With the trial over, post-trial briefs due November 1, and closing arguments scheduled for November 7, a lot more is at stake than whether St. Luke's Health System ("St. Luke's") can keep Saltzer Medical Group ("Saltzer") – a for-profit, physician-owned, multi-specialty group comprising approximately 44 physicians located in Nampa, Idaho.  St. Luke's closed its acquisition of Saltzer back in December 2012, but only after convincing a federal district court judge to allow the transaction to go forward despite objections from two rival hospitals and repeated requests by the FTC and Idaho AG to delay the closing so each could complete an investigation.  In March, the FTC and AG joined the battle over St. Luke's acquisition by filing a complaint seeking to unwind the transaction.

As previously reported, the FTC and Idaho AG allege that St. Luke's acquisition of Saltzer is anticompetitive because it creates a single dominant provider of adult primary care physician services in Nampa, with a combined share of nearly 60%.  The newly-combined primary care practices, the FTC and AG allege, give St. Luke's greater bargaining leverage with healthcare plans, with higher prices for services eventually being passed on to local employers and their employees.  St. Luke's rival hospitals – but not the FTC or AG – also contend that the combination may choke their access to inpatient admissions referred by Saltzer physicians.

What is at stake in addition to whether St. Luke's gets to keep Saltzer?

For one thing, in FTC Commissioner Wright's view, as reported, a loss in Idaho might well cause the FTC to turn its focus to completed hospital-physician deals to build needed experience to win such challenges.  For healthcare providers that means the possibility of another healthcare merger retrospective review like the one initiated more than a decade ago which led to the FTC's 2004 challenge to Evanston Northwestern Healthcare's acquisition of Highland Park Hospital in 2000.  The FTC won that challenge in 2007, which reversed a string of losses stretching back years.  Since then, the FTC has amassed an impressive record of victories in horizontal hospital merger cases.  Now, the FTC may attempt to get a similar running start in taking on horizontal physician practice acquisitions or vertical hospital acquisitions of physician practices.

More broadly, though, how competitive benefits outside the relevant product market(s) are taken into account in a merger review (if at all) is at stake too.  As Commissioner Wright recently pointed out in a speech, "the antitrust agencies recognized the potential importance of out-of-market efficiencies in the 2010 Guidelines by providing that efficiencies not strictly in the relevant market, but so inextricably linked with it, can make a difference in whether a merger is challenged when those out-of-market efficiencies 'are great and the likely anticompetitive effect in the relevant market(s) is small so the merger is likely to benefit customers overall.'"  These out-of-market efficiencies should not be confused with in-market efficiencies such as cost reductions.  The FTC and DOJ grudgingly acknowledge the role of in-market efficiencies in merger analysis, although they demand a high standard of proof, and say that in-market efficiencies cannot save a deal with substantial anticompetitive effects.

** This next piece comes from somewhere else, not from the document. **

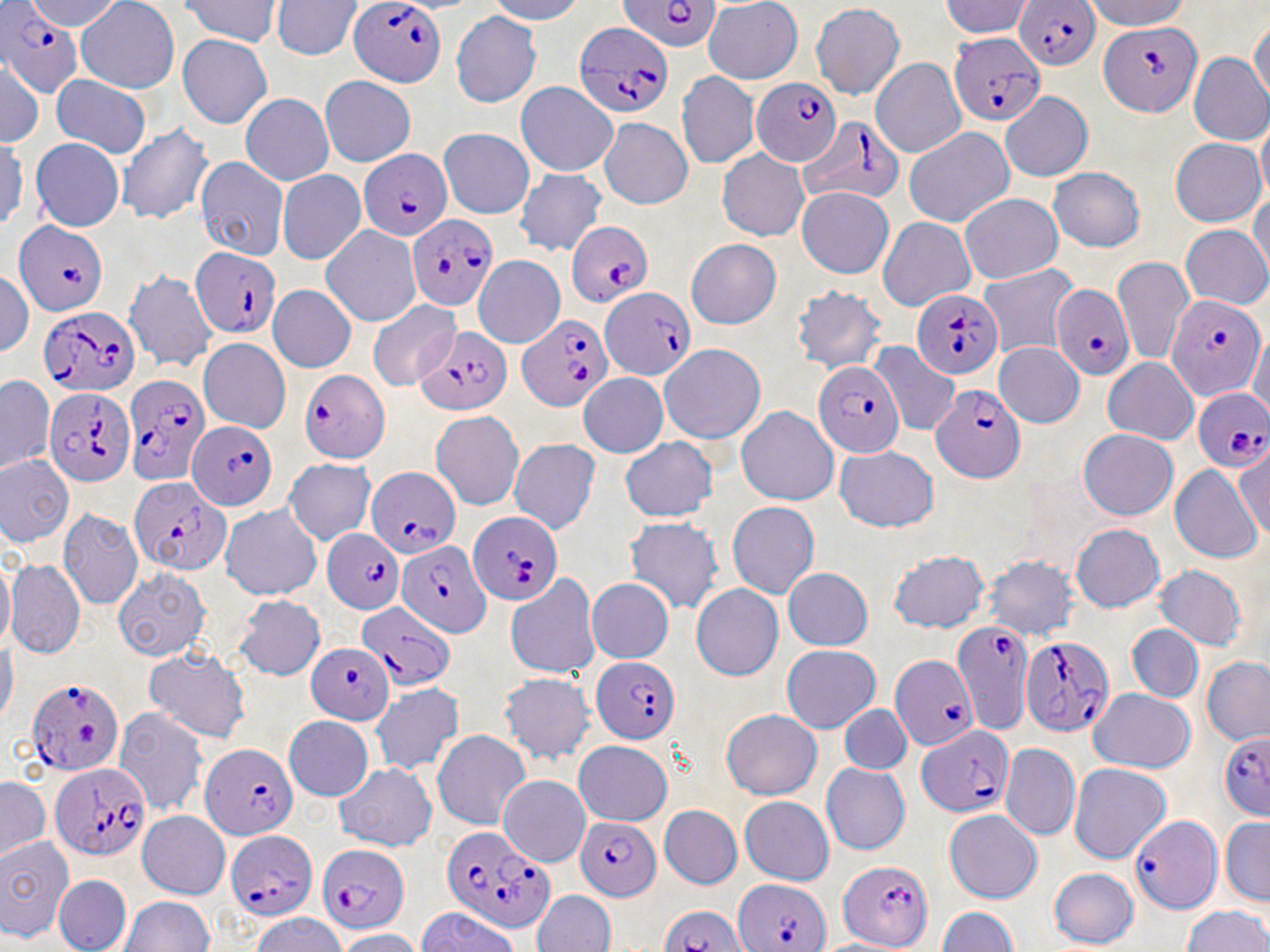

Approximate bounding boxes as (x1, y1, x2, y2) in pixels.
Plasmodium falciparum-infected red blood cells: (1017, 0, 1105, 67), (349, 1, 451, 84), (614, 1, 719, 54), (0, 2, 77, 98), (1100, 20, 1200, 113), (572, 21, 674, 116), (952, 34, 1049, 121), (752, 79, 840, 166), (800, 119, 905, 201), (357, 147, 453, 238), (406, 211, 495, 309), (13, 222, 108, 317), (568, 225, 651, 311), (192, 248, 283, 339), (1053, 285, 1132, 381), (600, 288, 696, 378), (912, 288, 1003, 380), (1168, 295, 1265, 399), (36, 302, 144, 392), (516, 315, 610, 411), (414, 327, 510, 414), (812, 358, 905, 458), (297, 367, 393, 461), (125, 376, 209, 479), (926, 376, 1030, 483), (44, 385, 137, 488), (1191, 389, 1270, 475), (189, 417, 276, 511), (367, 468, 460, 559), (125, 478, 234, 573), (468, 509, 560, 601), (326, 527, 405, 618), (398, 542, 492, 637), (358, 601, 455, 689), (952, 621, 1031, 729), (1019, 639, 1113, 738), (307, 645, 390, 725), (590, 654, 683, 742), (890, 655, 978, 750), (27, 680, 126, 777), (1215, 726, 1269, 825), (919, 728, 1017, 817), (200, 740, 297, 839), (48, 761, 154, 858), (573, 814, 659, 898), (1129, 815, 1222, 914), (437, 824, 552, 929), (225, 829, 317, 920), (320, 842, 408, 930), (833, 858, 934, 947), (729, 880, 832, 951), (658, 905, 743, 951).
No Plasmodium ovale, Plasmodium malariae, Plasmodium vivax, Babesia divergens, or Trypanosoma brucei observed.

Uninfected red blood cell locations: (77, 0, 180, 82), (274, 0, 362, 59), (179, 1, 285, 47), (937, 2, 1031, 37), (704, 4, 800, 83), (811, 4, 904, 98), (448, 10, 539, 108), (176, 32, 273, 126), (1186, 54, 1270, 143), (869, 58, 963, 157), (675, 69, 757, 170), (318, 74, 412, 166), (53, 76, 147, 157), (519, 84, 616, 176), (999, 96, 1092, 182), (242, 97, 331, 185), (597, 111, 693, 212), (117, 121, 214, 226), (442, 124, 533, 211), (906, 127, 1015, 228), (1169, 133, 1261, 225), (32, 135, 126, 231), (717, 147, 807, 242), (192, 154, 288, 258), (1049, 168, 1148, 251), (280, 170, 363, 262), (514, 170, 604, 256), (794, 191, 890, 277), (962, 195, 1067, 281), (880, 217, 978, 309), (319, 224, 421, 326), (1180, 227, 1268, 308), (685, 242, 781, 331), (472, 255, 564, 346), (1112, 258, 1191, 360), (974, 265, 1077, 353), (123, 270, 217, 369), (796, 284, 883, 371), (269, 286, 353, 371), (369, 300, 457, 389), (198, 339, 290, 431), (994, 344, 1081, 427), (660, 346, 765, 445), (1105, 360, 1167, 441), (578, 374, 665, 458), (0, 375, 53, 473), (737, 407, 838, 504), (431, 412, 525, 505), (1078, 426, 1177, 525), (622, 438, 712, 522), (513, 439, 598, 535), (836, 446, 933, 533), (0, 454, 72, 549), (285, 461, 375, 547), (1166, 465, 1260, 560), (219, 502, 321, 603), (729, 502, 814, 599), (60, 506, 143, 606), (626, 517, 719, 613), (1067, 519, 1165, 615), (887, 549, 988, 628), (984, 555, 1080, 640), (6, 557, 83, 660), (1155, 565, 1246, 650), (113, 567, 210, 664), (783, 570, 872, 646), (507, 574, 597, 677), (585, 580, 671, 661), (691, 583, 780, 679), (234, 594, 324, 681), (1126, 621, 1204, 701), (783, 646, 876, 732), (146, 649, 248, 741), (1203, 657, 1270, 740), (500, 676, 596, 763), (371, 682, 460, 774), (1088, 689, 1194, 773), (719, 706, 819, 798), (841, 706, 912, 771), (116, 710, 205, 814), (285, 716, 370, 802), (433, 730, 529, 831), (574, 740, 669, 821), (1002, 743, 1080, 839), (821, 760, 912, 855), (1069, 761, 1170, 860), (334, 762, 433, 850), (502, 775, 591, 864), (737, 791, 834, 883), (663, 805, 739, 886), (940, 806, 1040, 901), (138, 807, 228, 901), (1225, 819, 1270, 905), (0, 823, 66, 945), (1047, 866, 1142, 945), (53, 871, 128, 951), (532, 890, 613, 952), (121, 898, 214, 952), (937, 905, 1013, 952), (1184, 907, 1270, 952). Slide-level diagnosis: Plasmodium falciparum. May-Grünwald-Giemsa stain. 1000x magnification. Image is 1270×952 pixels. Single field of view. Light microscopy. Thin blood smear.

In the St. Luke's challenge, St. Luke's is pointing to all kinds of competitive benefits in areas outside of the alleged relevant product market which St. Luke's says flow from its acquisition of Saltzer.  US Airways and American Airlines (the "Airlines") are making the same argument in response to the DOJ's challenge to their proposed merger.  The Airlines are touting "immense benefits to the traveling public" that the combined "US Airways and American Airlines will offer" with "more and better travel options for passengers through an improved domestic and international network, something that neither carrier could provide on its own."  The Airlines say that models "routinely used by the airlines in their businesses demonstrate that these positive network effects" of "a unified network" would "attract millions of additional passengers to the merged airline" and that methods used by the government "conservatively demonstrate that the value of these consumer benefits would exceed $500,000,000 every year, net of any fare effects."

Even if St. Luke's and the Airlines succeed in claiming that out-of-market benefits are fair game for assessing merger effect, current merger law may still doom each merger.  As Commissioner Wright explained in his speech, a merger may violate Section 7 of the Clayton Act "despite the fact that it increases consumer welfare because current law precludes counting efficiencies outside the relevant market."  This is because "the merging parties cannot rely upon consumer gains outside of the narrowly defined product market to defend the merger, even if the increase in consumer welfare is huge and dominates any potential anticompetitive effects."

How the district court judge in Idaho deals with St. Luke's claimed benefits may well impact how the Airline's claimed benefits are viewed.  Time will tell.